Ce n'était pas facile du tout. Bien sûr, je me suis posé toutes les questions parce que moi, je l'ai demandé, cet enregistrement, et le Croissant-Rouge m'ont fait confiance. Ils connaissaient mon travail de cinéaste et pour eux, c'était important. Donc, c'était une responsabilité énorme. Et la première question que je me suis posée : comment créer un film où on n’oublie pas Hind Rajab, où on arrive à comprendre dans quelles circonstances elle a été tuée et pourquoi ?
Quand j'ai entendu parler de cette histoire, je pensais que c'était le point culminant du conflit. Je pensais que ça allait s'arrêter après. Mais je faisais le film, je le montais, on était à Venise et tous les jours des civils, des femmes, des hommes, des enfants, continuaient de mourir. C'est l'une des raisons qui m'a poussée à inscrire ce film au présent. On est là et on essaie de sauver cette petite fille.
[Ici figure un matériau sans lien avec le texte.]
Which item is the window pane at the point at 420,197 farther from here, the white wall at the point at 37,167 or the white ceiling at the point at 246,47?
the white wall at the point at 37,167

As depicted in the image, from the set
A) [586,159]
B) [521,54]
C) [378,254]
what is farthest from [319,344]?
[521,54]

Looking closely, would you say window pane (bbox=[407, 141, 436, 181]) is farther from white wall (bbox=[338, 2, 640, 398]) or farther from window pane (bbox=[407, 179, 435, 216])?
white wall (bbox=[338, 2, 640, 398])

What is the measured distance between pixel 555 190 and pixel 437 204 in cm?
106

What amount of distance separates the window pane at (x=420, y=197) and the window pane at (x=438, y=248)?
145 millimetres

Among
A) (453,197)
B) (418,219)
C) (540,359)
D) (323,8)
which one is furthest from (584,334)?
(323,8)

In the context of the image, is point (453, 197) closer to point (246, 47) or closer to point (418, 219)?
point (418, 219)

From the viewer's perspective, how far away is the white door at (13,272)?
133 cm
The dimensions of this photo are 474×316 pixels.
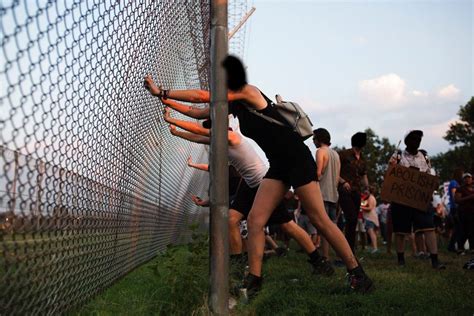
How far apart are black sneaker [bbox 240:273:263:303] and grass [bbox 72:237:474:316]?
0.08m

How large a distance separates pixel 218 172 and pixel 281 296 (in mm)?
1516

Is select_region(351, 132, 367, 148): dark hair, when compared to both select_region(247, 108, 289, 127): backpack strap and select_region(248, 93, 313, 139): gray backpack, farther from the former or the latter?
select_region(247, 108, 289, 127): backpack strap

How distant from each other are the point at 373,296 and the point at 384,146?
57.4 meters

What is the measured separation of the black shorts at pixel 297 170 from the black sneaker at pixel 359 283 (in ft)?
2.83

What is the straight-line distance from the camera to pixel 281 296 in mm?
4539

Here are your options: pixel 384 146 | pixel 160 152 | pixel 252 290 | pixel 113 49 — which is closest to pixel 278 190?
pixel 252 290

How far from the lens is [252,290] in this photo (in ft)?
15.4

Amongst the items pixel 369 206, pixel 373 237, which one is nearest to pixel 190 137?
pixel 373 237

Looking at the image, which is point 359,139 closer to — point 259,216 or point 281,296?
point 259,216

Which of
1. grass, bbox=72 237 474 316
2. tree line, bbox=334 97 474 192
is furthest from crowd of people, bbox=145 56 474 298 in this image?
tree line, bbox=334 97 474 192

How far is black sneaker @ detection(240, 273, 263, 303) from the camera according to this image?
457 cm

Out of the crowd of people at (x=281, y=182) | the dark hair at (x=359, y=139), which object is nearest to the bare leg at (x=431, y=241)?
the crowd of people at (x=281, y=182)

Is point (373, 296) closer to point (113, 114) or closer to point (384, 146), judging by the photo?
point (113, 114)

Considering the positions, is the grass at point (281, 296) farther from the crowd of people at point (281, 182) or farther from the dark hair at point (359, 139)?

On entend la douleur de Gaza, mais personne ne peut l’aider et on est tous dans cette impuissance collective.
Jour2Fête
Je ne voulais pas faire un documentaire qui parle d'un événement qui a eu lieu dans le passé. C'est pourquoi j'ai fait ce film dans cette forme. Une autre aurait été moins impactante. Et raconter l’histoire du point de vue de Hind aurait été indécent. Prendre une comédienne pour jouer son rôle ? Ça, c'était hors de question.
Le point de vue des employés du Croissant-Rouge, à ce moment-là, traduisait pour moi et traduit encore presque notre impuissance globale. La première chose que j’ai faite était de contacter la famille parce que pour moi, c'était impossible de faire un film sur Hind sans l'accord et la bénédiction de sa famille. D'ailleurs, on voit sa mère dans le film à la fin, tout comme les employés du Croissant-Rouge qui étaient une partie prenante de ce film.
Les acteurs ont dû jouer avec la bande audio dans les oreilles pendant les prises. Comment les accompagner dans ces instants si délicats ?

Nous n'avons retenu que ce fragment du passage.